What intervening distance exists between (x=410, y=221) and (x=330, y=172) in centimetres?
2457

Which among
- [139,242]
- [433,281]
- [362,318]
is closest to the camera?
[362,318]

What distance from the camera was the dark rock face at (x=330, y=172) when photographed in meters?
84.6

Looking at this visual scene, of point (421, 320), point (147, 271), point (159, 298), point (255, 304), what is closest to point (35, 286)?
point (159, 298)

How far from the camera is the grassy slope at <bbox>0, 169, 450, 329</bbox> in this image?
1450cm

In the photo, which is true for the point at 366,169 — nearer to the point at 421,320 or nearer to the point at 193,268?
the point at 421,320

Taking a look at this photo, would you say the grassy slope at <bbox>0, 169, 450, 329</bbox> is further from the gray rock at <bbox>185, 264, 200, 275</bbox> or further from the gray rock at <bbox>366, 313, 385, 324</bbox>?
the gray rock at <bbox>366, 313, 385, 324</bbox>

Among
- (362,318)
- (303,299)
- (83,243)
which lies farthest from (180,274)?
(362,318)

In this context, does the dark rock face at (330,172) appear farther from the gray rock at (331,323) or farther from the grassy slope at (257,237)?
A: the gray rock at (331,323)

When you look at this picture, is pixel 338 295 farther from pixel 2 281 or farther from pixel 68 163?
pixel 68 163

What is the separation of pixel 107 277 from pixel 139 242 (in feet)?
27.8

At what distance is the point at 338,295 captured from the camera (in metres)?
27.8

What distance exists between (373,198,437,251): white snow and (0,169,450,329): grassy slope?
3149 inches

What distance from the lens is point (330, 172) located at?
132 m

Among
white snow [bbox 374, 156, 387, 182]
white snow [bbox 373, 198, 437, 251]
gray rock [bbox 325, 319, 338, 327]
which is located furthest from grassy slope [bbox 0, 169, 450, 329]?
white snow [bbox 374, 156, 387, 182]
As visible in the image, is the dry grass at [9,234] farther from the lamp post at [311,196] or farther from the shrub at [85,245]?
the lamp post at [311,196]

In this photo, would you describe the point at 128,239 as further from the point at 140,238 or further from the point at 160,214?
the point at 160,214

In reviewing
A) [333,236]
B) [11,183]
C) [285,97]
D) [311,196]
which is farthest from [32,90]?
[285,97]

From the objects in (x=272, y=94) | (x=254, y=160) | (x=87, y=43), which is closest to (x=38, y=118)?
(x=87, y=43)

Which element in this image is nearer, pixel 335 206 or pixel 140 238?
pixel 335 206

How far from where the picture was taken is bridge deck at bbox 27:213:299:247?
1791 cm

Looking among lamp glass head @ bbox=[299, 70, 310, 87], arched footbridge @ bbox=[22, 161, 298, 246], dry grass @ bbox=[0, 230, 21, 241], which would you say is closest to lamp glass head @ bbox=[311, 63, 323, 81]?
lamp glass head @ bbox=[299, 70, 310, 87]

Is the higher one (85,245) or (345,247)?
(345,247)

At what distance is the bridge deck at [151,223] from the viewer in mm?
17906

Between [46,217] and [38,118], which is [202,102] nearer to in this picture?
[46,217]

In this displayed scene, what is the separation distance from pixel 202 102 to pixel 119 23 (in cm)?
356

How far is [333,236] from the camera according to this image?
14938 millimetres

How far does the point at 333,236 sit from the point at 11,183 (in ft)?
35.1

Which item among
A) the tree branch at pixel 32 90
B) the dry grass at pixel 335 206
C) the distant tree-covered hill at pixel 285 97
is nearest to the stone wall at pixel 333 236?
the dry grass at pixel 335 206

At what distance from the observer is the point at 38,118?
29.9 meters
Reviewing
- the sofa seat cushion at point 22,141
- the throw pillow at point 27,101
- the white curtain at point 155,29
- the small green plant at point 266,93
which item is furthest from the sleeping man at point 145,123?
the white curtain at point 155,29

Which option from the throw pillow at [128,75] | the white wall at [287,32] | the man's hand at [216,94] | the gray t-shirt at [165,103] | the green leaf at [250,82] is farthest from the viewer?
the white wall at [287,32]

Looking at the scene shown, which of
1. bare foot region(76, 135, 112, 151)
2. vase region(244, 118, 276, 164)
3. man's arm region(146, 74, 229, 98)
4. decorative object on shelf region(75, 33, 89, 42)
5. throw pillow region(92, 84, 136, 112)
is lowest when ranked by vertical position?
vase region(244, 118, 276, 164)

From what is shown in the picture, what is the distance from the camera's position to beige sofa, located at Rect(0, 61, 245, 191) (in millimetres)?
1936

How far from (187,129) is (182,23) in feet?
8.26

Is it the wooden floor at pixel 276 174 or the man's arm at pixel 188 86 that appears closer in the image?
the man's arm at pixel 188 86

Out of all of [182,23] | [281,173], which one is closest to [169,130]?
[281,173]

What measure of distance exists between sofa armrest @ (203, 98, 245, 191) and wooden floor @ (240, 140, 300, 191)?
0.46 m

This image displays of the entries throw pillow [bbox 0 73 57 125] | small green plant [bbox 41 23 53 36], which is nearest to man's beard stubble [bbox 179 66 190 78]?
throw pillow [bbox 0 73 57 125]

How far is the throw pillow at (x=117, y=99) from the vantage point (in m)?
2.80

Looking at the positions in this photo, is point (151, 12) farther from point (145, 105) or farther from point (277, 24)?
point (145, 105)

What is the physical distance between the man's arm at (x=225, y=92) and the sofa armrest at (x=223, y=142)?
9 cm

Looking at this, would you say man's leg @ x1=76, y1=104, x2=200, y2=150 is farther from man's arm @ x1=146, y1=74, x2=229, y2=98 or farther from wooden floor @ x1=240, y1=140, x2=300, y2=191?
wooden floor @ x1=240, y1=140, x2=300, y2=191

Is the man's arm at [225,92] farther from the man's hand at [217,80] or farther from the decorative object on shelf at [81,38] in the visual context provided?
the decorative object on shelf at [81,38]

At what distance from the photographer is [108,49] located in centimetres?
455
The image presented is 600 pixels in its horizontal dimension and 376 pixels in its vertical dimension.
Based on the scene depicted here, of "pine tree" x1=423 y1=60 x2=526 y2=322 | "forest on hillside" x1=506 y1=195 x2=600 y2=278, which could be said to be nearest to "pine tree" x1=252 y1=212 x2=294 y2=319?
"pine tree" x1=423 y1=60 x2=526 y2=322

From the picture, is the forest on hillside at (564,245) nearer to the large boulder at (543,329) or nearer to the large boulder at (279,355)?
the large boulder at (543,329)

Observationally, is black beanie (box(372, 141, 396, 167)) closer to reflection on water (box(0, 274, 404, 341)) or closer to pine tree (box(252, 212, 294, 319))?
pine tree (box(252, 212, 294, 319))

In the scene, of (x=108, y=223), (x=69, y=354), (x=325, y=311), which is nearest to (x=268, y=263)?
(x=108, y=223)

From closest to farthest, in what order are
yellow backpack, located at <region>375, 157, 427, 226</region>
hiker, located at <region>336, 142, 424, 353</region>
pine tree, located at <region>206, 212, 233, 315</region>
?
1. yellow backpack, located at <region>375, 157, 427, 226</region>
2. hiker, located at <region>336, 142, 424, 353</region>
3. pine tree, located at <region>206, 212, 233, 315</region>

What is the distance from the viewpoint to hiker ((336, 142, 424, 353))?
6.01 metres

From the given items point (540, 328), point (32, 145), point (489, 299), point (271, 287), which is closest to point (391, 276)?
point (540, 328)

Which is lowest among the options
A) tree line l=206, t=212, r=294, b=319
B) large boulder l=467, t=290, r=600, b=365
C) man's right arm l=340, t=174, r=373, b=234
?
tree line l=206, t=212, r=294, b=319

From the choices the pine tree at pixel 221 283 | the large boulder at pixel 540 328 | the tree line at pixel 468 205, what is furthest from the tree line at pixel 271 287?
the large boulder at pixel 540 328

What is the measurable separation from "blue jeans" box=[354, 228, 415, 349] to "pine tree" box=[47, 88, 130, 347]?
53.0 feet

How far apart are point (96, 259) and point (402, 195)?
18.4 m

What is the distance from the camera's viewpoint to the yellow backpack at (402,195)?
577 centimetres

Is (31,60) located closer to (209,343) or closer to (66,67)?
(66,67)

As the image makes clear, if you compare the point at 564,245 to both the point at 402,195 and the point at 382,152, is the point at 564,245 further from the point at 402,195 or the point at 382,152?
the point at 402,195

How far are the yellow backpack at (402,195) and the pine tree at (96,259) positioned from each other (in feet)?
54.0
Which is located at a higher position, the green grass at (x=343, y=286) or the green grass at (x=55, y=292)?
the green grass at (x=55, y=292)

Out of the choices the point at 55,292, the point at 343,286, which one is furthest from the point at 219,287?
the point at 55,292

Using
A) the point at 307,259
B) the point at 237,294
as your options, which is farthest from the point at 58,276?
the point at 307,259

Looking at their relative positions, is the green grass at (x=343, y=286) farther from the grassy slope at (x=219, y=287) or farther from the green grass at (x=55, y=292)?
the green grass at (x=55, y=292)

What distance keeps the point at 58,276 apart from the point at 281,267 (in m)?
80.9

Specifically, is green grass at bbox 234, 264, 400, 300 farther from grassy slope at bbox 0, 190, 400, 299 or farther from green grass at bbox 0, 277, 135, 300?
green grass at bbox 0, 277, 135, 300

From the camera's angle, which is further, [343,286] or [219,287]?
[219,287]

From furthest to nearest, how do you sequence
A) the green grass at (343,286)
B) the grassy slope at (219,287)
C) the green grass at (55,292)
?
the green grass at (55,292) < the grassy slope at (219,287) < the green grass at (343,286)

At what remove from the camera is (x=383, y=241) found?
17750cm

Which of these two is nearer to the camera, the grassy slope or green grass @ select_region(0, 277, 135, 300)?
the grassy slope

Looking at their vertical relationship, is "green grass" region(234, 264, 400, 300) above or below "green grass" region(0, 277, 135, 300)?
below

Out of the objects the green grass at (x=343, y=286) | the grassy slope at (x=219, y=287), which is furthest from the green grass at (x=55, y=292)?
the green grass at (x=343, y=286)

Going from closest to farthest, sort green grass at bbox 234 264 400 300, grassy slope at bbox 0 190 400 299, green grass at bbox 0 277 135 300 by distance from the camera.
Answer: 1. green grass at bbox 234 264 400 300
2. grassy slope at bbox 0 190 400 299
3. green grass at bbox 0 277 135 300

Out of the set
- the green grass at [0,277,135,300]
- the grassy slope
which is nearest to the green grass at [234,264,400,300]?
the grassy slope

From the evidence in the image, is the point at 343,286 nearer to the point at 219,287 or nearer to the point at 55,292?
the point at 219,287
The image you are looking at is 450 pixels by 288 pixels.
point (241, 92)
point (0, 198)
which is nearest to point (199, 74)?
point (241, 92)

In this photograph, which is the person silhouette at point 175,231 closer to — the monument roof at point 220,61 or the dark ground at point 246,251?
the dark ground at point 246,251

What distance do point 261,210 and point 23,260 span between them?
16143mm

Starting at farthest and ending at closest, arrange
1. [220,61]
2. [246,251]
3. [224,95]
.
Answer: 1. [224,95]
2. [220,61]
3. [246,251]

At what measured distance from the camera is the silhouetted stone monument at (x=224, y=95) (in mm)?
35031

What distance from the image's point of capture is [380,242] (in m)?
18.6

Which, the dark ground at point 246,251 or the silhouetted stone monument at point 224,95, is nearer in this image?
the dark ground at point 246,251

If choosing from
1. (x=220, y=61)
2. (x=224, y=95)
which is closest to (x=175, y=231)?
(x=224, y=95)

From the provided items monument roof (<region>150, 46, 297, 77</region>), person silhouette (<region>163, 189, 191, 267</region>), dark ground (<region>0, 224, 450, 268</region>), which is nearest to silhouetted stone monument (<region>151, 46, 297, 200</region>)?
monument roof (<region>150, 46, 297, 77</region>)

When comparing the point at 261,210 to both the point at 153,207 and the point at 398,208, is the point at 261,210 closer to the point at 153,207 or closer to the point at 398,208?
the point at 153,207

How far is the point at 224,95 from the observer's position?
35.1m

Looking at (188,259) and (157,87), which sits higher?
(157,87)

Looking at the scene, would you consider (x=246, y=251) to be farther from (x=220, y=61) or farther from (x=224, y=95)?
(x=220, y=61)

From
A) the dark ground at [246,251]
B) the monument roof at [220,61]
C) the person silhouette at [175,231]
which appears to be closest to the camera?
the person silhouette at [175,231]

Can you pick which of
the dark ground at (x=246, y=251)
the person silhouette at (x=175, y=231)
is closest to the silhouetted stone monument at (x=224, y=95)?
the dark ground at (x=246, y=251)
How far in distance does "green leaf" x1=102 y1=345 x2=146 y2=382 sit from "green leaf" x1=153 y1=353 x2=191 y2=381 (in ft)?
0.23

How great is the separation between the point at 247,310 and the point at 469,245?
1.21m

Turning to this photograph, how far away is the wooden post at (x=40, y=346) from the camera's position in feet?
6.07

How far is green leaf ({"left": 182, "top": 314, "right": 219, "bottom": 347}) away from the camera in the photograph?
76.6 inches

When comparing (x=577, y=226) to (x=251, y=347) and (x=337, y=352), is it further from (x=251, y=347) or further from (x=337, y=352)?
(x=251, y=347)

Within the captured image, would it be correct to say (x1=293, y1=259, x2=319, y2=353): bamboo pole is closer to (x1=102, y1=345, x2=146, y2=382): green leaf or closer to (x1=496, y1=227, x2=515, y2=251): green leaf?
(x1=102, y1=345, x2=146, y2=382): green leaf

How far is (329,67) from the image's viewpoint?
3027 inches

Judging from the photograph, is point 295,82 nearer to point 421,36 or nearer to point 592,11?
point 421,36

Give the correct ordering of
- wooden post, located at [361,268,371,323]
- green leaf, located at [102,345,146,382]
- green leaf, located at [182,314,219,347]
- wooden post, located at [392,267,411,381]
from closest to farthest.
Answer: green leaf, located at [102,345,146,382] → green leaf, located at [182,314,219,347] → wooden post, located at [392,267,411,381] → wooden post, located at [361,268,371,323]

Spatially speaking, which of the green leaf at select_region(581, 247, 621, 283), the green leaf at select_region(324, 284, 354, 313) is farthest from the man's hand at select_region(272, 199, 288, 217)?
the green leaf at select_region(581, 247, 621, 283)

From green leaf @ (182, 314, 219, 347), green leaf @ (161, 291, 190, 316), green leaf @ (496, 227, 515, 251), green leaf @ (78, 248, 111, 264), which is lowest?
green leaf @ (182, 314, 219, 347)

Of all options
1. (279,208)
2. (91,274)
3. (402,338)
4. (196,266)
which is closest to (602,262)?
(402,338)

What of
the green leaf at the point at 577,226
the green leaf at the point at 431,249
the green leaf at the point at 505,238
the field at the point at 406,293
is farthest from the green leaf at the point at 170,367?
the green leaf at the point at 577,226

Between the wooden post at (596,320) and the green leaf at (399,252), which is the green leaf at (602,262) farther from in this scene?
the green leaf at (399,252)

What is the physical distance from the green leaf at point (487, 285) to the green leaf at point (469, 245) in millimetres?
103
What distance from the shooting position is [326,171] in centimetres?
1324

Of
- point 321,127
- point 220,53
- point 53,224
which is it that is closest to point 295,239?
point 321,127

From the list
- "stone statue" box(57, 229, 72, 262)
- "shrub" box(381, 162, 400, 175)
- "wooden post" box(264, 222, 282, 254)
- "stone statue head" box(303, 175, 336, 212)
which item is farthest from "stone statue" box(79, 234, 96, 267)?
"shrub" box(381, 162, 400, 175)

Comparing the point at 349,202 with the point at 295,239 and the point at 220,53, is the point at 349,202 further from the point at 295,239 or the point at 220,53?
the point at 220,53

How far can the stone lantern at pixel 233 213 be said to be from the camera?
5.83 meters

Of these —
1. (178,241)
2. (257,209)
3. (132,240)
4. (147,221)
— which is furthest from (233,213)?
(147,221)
__________
◆ EXERCISE INSTRUCTIONS ◆
Repeat word for word the lines running from the line containing "Spatially speaking, which" to the end of the entries above, inclusive.

◆ RESULT FOR THIS EXERCISE ◆
Spatially speaking, which of the green leaf at select_region(581, 247, 621, 283), the green leaf at select_region(324, 284, 354, 313) is farthest from the man's hand at select_region(272, 199, 288, 217)?
the green leaf at select_region(581, 247, 621, 283)

From green leaf @ (182, 314, 219, 347), green leaf @ (161, 291, 190, 316), green leaf @ (496, 227, 515, 251), green leaf @ (78, 248, 111, 264), which is lowest?
green leaf @ (182, 314, 219, 347)

Of all options
1. (279,208)
2. (91,274)
3. (402,338)
4. (196,266)
which is closest to (602,262)?
(402,338)

What of
the green leaf at the point at 577,226
the green leaf at the point at 431,249
the green leaf at the point at 505,238
the field at the point at 406,293
is farthest from the green leaf at the point at 170,367?
the green leaf at the point at 577,226

Between the wooden post at (596,320) and the green leaf at (399,252), which is the green leaf at (602,262) farther from in this scene?
the green leaf at (399,252)

What is the physical distance from the green leaf at point (487, 285) to the green leaf at point (469, 245) in millimetres?
103
What distance from the shooting position is [326,171] in centimetres?
1324

Of
- point 321,127
- point 220,53
- point 53,224
which is it that is closest to point 295,239?
point 321,127

From the list
- "stone statue" box(57, 229, 72, 262)
- "shrub" box(381, 162, 400, 175)
- "wooden post" box(264, 222, 282, 254)
- "stone statue head" box(303, 175, 336, 212)
which item is farthest from "stone statue" box(79, 234, 96, 267)?
"shrub" box(381, 162, 400, 175)

Comparing the point at 349,202 with the point at 295,239 and the point at 220,53, is the point at 349,202 further from the point at 295,239 or the point at 220,53?
the point at 220,53

How far can the stone lantern at pixel 233 213 be said to be from the camera?
5.83 meters

Of these —
1. (178,241)
2. (257,209)
3. (132,240)
4. (147,221)
— which is furthest from (233,213)?
(147,221)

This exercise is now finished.